§ **Task prompt**: Count the lines in the listing below that contain the string "items", matching case exactly. Reply with the number alone.

§ **Stored data entries**:
:::
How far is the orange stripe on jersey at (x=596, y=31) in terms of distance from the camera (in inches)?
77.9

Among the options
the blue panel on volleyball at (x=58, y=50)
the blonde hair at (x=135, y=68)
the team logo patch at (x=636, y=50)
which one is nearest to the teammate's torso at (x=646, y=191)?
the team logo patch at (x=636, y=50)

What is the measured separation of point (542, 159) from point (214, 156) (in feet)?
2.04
:::
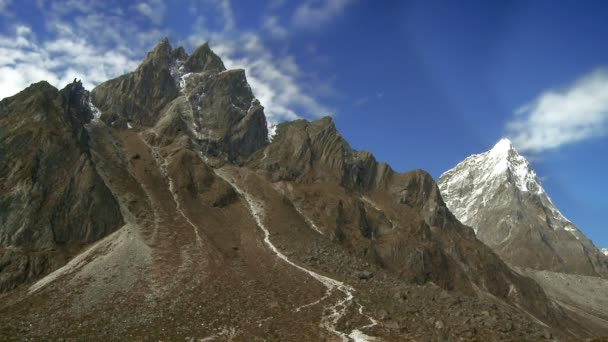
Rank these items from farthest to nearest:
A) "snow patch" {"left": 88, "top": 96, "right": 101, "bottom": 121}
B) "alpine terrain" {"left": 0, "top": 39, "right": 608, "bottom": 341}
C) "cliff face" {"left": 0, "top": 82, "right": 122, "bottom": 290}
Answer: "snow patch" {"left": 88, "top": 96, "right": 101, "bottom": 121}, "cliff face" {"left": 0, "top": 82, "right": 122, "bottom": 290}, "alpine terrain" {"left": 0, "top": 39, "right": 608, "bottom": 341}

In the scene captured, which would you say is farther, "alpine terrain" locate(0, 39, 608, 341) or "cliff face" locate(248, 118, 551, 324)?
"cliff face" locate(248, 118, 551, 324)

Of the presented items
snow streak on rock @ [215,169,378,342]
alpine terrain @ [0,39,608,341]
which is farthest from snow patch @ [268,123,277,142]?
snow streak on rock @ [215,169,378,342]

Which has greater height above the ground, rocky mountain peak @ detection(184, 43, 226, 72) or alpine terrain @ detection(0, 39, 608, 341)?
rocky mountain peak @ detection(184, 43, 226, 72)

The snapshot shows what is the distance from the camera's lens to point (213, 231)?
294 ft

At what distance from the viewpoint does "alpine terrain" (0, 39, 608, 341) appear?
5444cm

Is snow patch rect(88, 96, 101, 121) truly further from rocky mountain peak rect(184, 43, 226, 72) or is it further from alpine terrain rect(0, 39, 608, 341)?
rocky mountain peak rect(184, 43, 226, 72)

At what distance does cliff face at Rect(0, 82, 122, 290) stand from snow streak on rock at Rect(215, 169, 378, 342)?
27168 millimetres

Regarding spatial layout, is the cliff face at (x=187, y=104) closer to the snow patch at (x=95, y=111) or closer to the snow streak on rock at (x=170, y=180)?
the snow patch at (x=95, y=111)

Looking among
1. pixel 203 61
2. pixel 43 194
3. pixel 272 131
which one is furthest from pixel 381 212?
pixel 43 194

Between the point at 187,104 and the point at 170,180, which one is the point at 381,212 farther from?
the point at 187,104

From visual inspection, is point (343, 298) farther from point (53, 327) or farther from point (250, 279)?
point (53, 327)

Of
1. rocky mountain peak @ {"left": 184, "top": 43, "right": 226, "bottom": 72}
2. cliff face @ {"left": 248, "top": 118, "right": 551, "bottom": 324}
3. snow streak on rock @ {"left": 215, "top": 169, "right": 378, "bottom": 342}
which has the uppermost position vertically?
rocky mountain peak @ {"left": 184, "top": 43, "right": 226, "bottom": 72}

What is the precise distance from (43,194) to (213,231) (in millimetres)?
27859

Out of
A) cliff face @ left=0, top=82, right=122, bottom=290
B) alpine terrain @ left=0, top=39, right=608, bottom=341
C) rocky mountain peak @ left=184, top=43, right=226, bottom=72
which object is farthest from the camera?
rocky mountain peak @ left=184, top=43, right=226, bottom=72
:::
§ **Solution below**: 2